## [Aim]
Copy each of the items below word for word, line by line.

_____

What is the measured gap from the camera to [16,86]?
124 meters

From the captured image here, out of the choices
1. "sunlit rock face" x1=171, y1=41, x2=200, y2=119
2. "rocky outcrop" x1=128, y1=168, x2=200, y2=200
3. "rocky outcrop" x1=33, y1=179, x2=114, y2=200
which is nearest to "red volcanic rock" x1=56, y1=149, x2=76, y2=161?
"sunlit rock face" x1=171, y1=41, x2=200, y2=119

_____

## [Written answer]
What is the measured gap from the camera to [16,86]?
124 meters

From the captured image here, out of the choices
1. "sunlit rock face" x1=171, y1=41, x2=200, y2=119
2. "rocky outcrop" x1=128, y1=168, x2=200, y2=200
3. "rocky outcrop" x1=33, y1=179, x2=114, y2=200
which is nearest to "red volcanic rock" x1=56, y1=149, x2=76, y2=161?
"sunlit rock face" x1=171, y1=41, x2=200, y2=119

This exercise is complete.